Rainbow Railroad is a Canadian-based NGO that’s been helping queer Afghans flee the country. Executive Director Kimahli Powell told Agence France Presse this week, “We now know for sure [that] the Taliban has a ‘kill list’ circulating, identifying LGBTQI+ persons.”Powell worried that Taliban officials are specifically targeting people that international groups are trying to evacuate, and that some are being entrapped by people posing as allies.
The Taliban’s intentions were revealed just hours before a group of 29 LGBTQ+ Afghan refugees arrived in the U.K., thanks to the efforts of Rainbow Railroad, the British government, and the rights group Stonewall.One of the new arrivals told the BBC, “I was very depressed.I was counting my days to die. … I am trying to figure out where to start my new life, but man, I feel safe and free! This is amazing.”

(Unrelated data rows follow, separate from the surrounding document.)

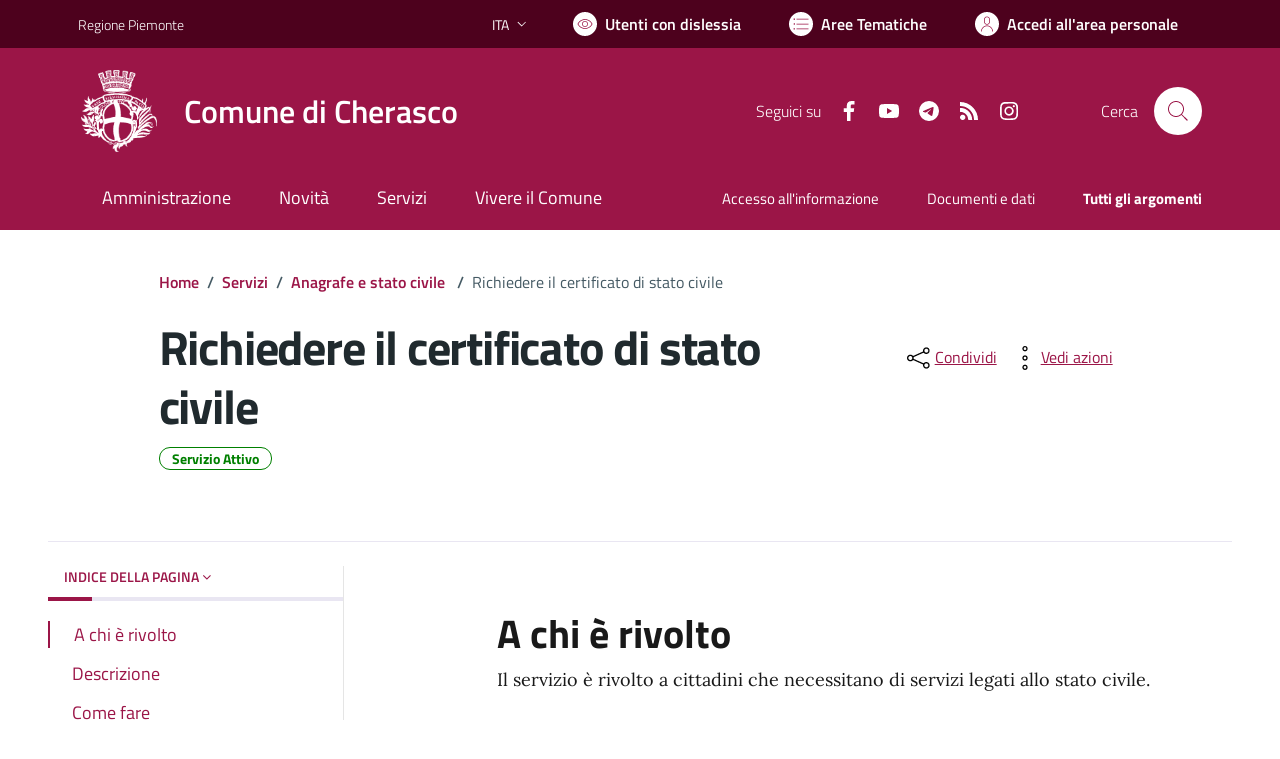

--- FILE ---
content_type: text/html; charset=utf-8
request_url: https://www.comune.cherasco.cn.it/services/v1/ashx_master/carica_random_ricerca.ashx
body_size: 598
content:

						<li role='listitem'>
							<a href='/servizi/faq/35/Richiedere-l-27estratto-di-matrimonio'>
								Richiedere l'estratto di matrimonio
							</a>
						</li>
						<li role='listitem'>
							<a href='/servizi/faq/29/Prassi-e-documenti-necessari-nel-matrimonio-civile'>
								Prassi e documenti necessari nel matrimonio civile
							</a>
						</li>
						<li role='listitem'>
							<a href='/servizi/faq/25/Richiedere-l-27estratto-di-nascita'>
								Richiedere l'estratto di nascita
							</a>
						</li>
						<li role='listitem'>
							<a href='/servizi/faq/46/Richiedere-una-pubblicazione-di-matrimonio'>
								Richiedere una pubblicazione di matrimonio
							</a>
						</li>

The U.S. Supreme Court refused to consider the appeal of a pro-transgender rights ruling – a victory that was lost in most mainstream coverage of major cases this week. Dignity Health had asked the Justices to overturn a lower court’s decision in favor of Evan Minton. The Roman Catholic Church-affiliated provider operates several hospitals in California, including Mercy San Juan Medical Center in Sacramento County. Minton’s gender affirming hysterectomy there was abruptly cancelled soon after he told a nurse that he is trans.
The high court rejected the hospital’s contention that forcing it to perform procedures contrary to its staff’s religious beliefs would violate their First Amendment rights.The ruling revives Minton’s 2019 lawsuit to pursue his healthcare discrimination claim. Conservative Justices Thomas Alito, Clarence Thomas and Neil Gorsuch said they would have heard the case, although the Court customarily does not comment on such decisions. In a statement released through his attorneys, Minton said, “I’ve had multiple medical emergencies and I can’t stand to go to my neighboring Dignity Hospital because of the discrimination I was put through. … I hope Dignity Health will finally take responsibility for what they did to me and what they continue to do.”
Finally, [“Colbert” theme intro, fades out quickly under:] Gay entertainers Andy Cohen and Billy Porter took turns hawking new books on CBS’s Late Night with Stephen Colbert this week.Cohen’s Glitter Every Day is a collection of quotations by some of his favorite women. [COLBERT:] Do you quote yourself? [COHEN:] I don’t … I’m not a lady. [COLBERT:] Oh, I forgot it was all women, I apologize. [COHEN:] Yes, it’s all women I love. [COLBERT:] Okay. [COHEN:] I don't quote myself. My mom is in there a few times … great quote from my mom, when I … when I came out to her, her response was “I probably would have hated your wife anyway.” And you know what? She probably would’ve… [COLBERT:] That was really nice …
Porter promoted his book “Unprotected” with a sermon on self-affirmation: [PORTER:] You know, I was told that my queerness would be my liability. [COLBERT:] And that you should hide it. [PORTER:] Yes. And it was, for decades. And then “Kinky Boots” happened … [“I’m Not My Father’s Son” snippet fades out quickly under:] … and it wasn't. … And, you know, it's government sanctioned. It’s religious-sanctioned. You know, all you hear is, no, you're not okay. You're not enough. You're wrong. Something's wrong with you. You need to be fixed. It's a messaging that I received from the time I could comprehend thought, right? Love yourself enough to not need validation from the outside from anybody. Validate yourself, speak life into yourself, and go on out and change the world.